It is getting harder to sell the “recovery right around the corner” story. I have been stressing the structural nature of current problems because there is a lot riding on our understanding of what is happening. If we remain passive, hoping that existing policy is sufficient to nurture the alleged “green shoots” of recovery, we are likely to end up with an economy largely unchanged from the past. That outcome, while attractive to the few with power and wealth, largely guarantees a future of steadily worsening living and working conditions for the great majority.
So, how bad are things? As the Financial Post describes:
The U.S. economy has lost the equivalent of every job created in the past nine years. All job growth since the final year of the dot-com bubble, its recovery from the bust, and the ensuing six years of consumer-driven boom is now gone, leading some economists to fear an outright decline in wages will be next. Others believe the United States is on track for a painful “jobless recovery.”
“This is the only recession since the Great Depression to wipe out all jobs growth from the previous business cycle, a testament both to the enormity of the current crisis and to the extreme weakness of jobs growth over the business cycle from 2000 to 2007,” said Heidi Shierholz, an economist at Washington-based think tank The Economic Policy Institute. . . .
Since the recession began in December 2007, the jobs market has shrunk by 6.5 million positions, pushing the unemployment rate up 4.6 percentage points to 9.5% — the highest rate since 1981. Nine million part-time workers are in want of full-time jobs, and a record 29% of unemployed have been jobless for more than six months. . . .
The employment market’s problems do not end at job losses. Earnings are under pressure. Average hourly earnings rose an annualized 0.7% in the past three months — the smallest gain since records began in 1964. The annual change in hourly earnings slipped to a rise of 2.7% from 3% the previous month. “Wages will soon be falling outright, a classic deflation signal,” said Ian Shepherdson, the chief U.S. economist at High Frequency Economics.

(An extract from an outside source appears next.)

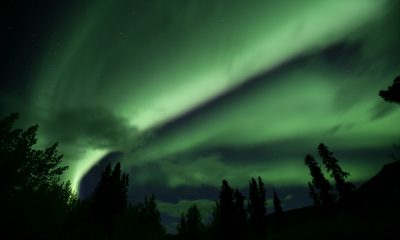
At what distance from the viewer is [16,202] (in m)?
9.44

Compounding problems, average hours worked fell further in June to be down 0.8% to a cyclical low of 33 hours a week. The average workweek has shrunk 8.2% since the start of the recession, placing added pressure on household cash flows. It also means employers will be slow to hire because there is ample room to increase work hours.
The administration needs to be pushed to take much stronger action—its modest stimulus program is not enough to reverse downward pressures and, once its effects dissipate, those pressures are likely to intensify—this could be 1937 all over again.
We need real structural change—in how work is organized and compensated, in how social programs are financed and delivered, and in how the economy is organized and directed.